On August 21, 2007, the Company received a term loan under the Credit Agreement to finance the construction of new facilities at its Windham, Maine location. This agreement provided for up to $2 million in financing, $1.3 million of which was outstanding at June 30, 2009, and is repayable over five years, with principal payments that began on October 1, 2007. The loan bears a fixed interest rate of 5.96% with equal amortization of principal payments plus interest.

As of June 30, 2009, the outstanding balance on all of the Company's commercial bank debt was $1.4 million. This indebtedness and the Company's $1 million unused line of credit is secured by $2.7 million in restricted cash as required by the May 15, 2009 amendment to the Company's Credit Agreement.


Under the Credit Agreement, the Company was required to meet certain quarterly financial covenants that included maintaining a minimum tangible net worth of not less than $18.5 million and EBITDA of not less than $100,000 for the quarter ended June 30, 2009.

The Company did not meet its financial covenants with respect to its indebtedness at June 30, 2009. The Company received a waiver of the financial covenants relating to the above financing from its commercial bank as of June 30, 2009.

On August 12, 2009, the Credit Agreement was amended to eliminate the revolving line of credit, remove the financial covenants requiring minimum EBITDA and tangible net worth amounts, and reduce the restricted cash requirement from $2.7 million to $1.25 million.

For the six months ended June 30, 2009, the Company satisfied all of its cash requirements from cash available and on-hand. At June 30, 2009, the Company had $1.4 million in debt and $20.5 million in stockholders' equity.
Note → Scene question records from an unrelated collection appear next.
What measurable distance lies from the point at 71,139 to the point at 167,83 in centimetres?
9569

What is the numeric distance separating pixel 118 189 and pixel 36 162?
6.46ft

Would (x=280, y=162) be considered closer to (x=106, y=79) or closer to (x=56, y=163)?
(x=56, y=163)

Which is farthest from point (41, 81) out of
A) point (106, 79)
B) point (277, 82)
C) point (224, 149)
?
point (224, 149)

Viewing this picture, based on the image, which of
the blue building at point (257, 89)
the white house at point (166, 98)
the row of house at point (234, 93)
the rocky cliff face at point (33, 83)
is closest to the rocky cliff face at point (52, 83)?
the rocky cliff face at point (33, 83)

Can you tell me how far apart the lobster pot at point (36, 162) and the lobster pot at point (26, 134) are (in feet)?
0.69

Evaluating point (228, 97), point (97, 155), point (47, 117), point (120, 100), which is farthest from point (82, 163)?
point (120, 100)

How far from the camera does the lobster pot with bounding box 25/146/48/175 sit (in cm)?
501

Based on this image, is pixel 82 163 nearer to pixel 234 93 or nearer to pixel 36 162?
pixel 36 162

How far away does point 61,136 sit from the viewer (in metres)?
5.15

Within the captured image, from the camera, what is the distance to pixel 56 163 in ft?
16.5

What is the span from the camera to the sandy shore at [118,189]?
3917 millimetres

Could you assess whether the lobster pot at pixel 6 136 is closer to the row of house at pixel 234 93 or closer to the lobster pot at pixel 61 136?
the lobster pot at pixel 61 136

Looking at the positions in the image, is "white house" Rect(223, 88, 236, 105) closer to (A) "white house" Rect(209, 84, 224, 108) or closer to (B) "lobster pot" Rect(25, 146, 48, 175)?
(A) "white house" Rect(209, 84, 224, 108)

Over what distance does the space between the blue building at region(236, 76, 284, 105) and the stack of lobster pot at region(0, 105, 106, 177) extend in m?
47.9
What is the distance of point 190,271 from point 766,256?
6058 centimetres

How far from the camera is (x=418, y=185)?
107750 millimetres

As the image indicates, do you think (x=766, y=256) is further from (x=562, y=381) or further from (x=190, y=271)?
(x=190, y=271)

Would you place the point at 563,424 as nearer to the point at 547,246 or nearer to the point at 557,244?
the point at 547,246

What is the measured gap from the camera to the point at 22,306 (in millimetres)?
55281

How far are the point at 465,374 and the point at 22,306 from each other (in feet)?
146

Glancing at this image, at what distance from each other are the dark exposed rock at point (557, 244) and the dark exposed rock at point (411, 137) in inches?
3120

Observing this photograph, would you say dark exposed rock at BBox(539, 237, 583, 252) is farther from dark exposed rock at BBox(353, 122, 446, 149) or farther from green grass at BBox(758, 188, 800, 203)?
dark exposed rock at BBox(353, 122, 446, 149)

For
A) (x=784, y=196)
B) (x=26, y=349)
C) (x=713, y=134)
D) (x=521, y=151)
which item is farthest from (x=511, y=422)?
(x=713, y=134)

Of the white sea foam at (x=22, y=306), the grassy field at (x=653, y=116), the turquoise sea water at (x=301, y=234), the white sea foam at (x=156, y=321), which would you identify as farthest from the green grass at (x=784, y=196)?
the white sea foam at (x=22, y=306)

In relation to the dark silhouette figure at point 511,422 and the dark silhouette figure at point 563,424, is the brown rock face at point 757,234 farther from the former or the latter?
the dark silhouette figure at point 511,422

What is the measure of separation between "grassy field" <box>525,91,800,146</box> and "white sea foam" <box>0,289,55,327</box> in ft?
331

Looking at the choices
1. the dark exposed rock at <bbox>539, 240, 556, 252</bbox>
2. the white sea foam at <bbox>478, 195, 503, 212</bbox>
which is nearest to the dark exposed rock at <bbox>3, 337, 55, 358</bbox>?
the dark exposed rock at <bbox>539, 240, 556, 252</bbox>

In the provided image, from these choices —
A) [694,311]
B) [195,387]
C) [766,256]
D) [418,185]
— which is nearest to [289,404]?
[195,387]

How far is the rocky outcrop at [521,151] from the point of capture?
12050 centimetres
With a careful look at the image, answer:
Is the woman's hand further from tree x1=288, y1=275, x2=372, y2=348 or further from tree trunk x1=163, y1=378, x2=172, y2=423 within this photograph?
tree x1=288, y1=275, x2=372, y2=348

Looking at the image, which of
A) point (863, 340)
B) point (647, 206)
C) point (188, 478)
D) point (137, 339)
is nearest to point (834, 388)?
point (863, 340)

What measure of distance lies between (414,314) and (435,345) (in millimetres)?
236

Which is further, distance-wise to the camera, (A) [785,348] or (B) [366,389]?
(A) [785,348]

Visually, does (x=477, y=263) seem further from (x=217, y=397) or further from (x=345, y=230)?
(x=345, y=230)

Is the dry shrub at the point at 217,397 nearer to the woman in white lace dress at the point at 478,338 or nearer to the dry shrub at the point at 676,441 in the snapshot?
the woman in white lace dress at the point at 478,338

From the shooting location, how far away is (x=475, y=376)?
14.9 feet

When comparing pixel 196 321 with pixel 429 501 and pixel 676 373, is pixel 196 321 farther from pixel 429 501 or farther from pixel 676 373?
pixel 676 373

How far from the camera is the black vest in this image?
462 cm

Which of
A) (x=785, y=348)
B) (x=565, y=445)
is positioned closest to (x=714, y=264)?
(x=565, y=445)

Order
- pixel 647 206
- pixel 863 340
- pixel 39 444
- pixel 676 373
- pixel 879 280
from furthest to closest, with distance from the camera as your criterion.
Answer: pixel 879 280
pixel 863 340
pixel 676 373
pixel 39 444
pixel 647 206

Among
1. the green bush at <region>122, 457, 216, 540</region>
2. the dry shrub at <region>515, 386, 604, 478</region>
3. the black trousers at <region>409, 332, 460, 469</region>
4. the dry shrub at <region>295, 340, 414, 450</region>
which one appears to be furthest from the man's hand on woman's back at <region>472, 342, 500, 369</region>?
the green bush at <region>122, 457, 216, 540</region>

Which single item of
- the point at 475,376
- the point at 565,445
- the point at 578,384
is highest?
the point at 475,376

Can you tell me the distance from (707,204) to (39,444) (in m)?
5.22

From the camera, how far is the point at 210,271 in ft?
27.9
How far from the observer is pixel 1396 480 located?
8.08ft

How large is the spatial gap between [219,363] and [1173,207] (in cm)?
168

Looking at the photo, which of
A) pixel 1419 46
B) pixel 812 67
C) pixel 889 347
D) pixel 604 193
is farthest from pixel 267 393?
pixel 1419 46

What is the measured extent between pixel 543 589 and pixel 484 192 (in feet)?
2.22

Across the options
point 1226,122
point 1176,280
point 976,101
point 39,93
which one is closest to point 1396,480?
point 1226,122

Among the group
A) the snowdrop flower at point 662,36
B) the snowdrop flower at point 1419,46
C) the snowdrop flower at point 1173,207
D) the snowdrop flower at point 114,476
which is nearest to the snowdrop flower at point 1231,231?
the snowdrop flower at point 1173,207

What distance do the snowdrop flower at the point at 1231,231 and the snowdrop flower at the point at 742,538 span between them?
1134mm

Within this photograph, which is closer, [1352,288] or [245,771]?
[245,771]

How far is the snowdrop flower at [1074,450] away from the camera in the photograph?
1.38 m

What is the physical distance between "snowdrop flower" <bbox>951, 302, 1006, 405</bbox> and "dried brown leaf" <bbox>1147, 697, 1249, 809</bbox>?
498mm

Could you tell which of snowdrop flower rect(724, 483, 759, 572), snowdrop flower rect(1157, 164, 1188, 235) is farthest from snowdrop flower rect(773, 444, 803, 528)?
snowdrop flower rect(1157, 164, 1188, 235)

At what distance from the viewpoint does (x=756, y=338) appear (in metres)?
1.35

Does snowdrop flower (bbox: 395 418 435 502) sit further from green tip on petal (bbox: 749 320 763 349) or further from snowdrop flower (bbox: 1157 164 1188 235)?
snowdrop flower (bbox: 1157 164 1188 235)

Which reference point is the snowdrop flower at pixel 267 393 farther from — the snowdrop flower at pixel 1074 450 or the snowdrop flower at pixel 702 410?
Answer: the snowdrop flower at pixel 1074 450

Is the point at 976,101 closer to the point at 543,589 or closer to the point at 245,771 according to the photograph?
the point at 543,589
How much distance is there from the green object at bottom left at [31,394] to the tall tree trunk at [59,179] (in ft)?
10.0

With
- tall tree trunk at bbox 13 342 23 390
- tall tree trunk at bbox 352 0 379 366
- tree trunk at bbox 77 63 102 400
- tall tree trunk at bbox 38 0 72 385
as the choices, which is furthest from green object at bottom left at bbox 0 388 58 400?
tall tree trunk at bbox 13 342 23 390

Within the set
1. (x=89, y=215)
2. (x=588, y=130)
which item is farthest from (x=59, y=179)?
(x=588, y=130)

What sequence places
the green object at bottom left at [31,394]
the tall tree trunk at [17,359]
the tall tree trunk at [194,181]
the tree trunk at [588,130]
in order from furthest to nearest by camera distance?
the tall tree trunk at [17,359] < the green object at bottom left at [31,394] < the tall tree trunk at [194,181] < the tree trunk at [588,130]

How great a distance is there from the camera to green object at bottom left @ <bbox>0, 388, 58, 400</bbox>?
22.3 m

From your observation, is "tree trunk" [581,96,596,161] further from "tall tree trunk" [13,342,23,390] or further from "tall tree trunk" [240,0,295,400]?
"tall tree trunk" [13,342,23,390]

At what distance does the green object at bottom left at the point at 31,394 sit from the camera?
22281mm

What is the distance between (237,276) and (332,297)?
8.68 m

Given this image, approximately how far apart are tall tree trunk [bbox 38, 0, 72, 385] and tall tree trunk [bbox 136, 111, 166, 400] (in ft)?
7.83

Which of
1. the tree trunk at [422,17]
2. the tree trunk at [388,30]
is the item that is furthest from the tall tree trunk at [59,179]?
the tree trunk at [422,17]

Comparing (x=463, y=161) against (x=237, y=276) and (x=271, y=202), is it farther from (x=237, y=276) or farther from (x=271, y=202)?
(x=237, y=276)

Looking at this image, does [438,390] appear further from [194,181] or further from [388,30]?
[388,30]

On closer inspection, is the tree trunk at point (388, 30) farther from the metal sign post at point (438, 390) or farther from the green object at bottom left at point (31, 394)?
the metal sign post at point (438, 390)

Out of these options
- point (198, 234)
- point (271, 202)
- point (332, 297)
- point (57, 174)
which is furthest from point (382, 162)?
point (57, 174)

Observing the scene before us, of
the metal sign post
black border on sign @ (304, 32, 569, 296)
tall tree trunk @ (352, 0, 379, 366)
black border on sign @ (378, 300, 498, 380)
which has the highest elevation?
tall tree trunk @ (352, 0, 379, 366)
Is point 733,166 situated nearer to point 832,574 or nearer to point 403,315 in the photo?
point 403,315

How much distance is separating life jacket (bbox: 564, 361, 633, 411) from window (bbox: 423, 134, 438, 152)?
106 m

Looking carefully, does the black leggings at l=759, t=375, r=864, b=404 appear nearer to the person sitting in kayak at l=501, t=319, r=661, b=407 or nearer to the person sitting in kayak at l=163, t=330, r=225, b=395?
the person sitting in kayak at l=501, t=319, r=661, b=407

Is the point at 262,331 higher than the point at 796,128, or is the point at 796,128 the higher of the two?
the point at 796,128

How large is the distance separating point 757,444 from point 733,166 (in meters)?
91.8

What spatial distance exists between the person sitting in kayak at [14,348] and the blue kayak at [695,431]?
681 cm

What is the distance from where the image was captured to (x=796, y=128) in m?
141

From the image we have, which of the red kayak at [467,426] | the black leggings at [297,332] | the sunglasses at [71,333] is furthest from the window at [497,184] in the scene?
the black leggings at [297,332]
Based upon its cash and cash equivalents on hand, credit facilities, current product sales and the anticipated sales of new products, the Company believes it has, or has access to, sufficient resources to meet its operating requirements through the next 12 months. The Company's ability to meet its long-term capital needs will depend on a number of factors, including compliance with existing and new loan covenants, the success of its current and future products, the focus and direction of its research and development programs, competitive and technological advances, future relationships with corporate partners, government regulation, the Company's marketing and distribution strategy, its successful sale of additional common stock and/or the Company successfully locating and obtaining other financing, and the success of the Company's plan to make future acquisitions. Accordingly, no assurance can be given that the Company will be able to meet the future liquidity requirements that may arise from these inherent and similar uncertainties.